Agência tem prazo improrrogável de cinco dias para suspender decisão
ALEXANDRE PELEGI
Sentença da Justiça Federal da 1ª Região, assinada pela juíza Liviane Kelly Soares Vasconcelos nesta sexta-feira, 29 de julho de 2022, determinou à ANTT – Agência Nacional de Transportes Terrestres, com urgência, que suspenda a Decisão nº 667/2022/SUPAS que proibiu indevidamente a venda de bilhetes de passagem da Verde Transportes Ltda, empresa de ônibus sediada no estado do Mato Grosso.
A suspensão foi motivada, de acordo com a autarquia federal, em razão de a empresa não ter apresentado as certidões negativas de débito.

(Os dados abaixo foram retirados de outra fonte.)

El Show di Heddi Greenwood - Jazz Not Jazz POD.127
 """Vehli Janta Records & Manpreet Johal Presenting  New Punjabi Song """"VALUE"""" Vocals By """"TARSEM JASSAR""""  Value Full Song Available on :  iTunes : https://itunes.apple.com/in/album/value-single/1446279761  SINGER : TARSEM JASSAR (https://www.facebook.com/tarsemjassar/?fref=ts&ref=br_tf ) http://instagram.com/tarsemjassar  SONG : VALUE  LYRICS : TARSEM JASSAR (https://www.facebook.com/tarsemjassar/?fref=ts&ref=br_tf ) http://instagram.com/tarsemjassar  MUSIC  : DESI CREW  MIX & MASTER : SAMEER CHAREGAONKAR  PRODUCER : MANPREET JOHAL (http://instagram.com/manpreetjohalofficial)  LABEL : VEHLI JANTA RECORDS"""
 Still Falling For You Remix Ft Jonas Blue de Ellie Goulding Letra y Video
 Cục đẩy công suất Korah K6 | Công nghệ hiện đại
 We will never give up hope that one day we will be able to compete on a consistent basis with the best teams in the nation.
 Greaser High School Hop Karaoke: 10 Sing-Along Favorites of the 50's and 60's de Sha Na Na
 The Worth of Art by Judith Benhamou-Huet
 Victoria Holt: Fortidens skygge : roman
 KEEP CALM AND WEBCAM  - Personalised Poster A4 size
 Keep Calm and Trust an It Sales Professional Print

O que a juíza Liviane destacou em sua sentença é que tal exigência “já se encontrava superada com a concessão da medida liminar nos autos do processo principal”.
Como mostrou o Diário do Transporte em matéria publicada no dia 22 de julho passado, a Decisão 667 suspendeu a comercialização de bilhetes da Verde Transportes, detentora da Licença Operacional – LOP nº 10. Além disso, a Superintendência de Transportes Terrestres da Agência informou que iniciaria “a instrução processual para a cassação do Termo de Autorização – TAR de nº 118 da empresa após 30 dias úteis a contar da publicação desta Decisão”.
O que a Verde Transportes alegou, segundo o escritório Villela, Machado & Brasiel advogados, foi que em outra ação, de nº 1003698-50.2019.4.01.3400, a Justiça acatou a solicitação da transportadora para “determinar que a Agência Nacional de Transportes Terrestres se abstenha de condicionar a renovação do Termo de Autorização à entrega Certidões Negativas de Débitos ou Certidões Negativas com efeito de Positiva, deixando de exigir a regularidade fiscal da empresa e independentemente da existência de multas impeditivas e débitos trabalhistas.”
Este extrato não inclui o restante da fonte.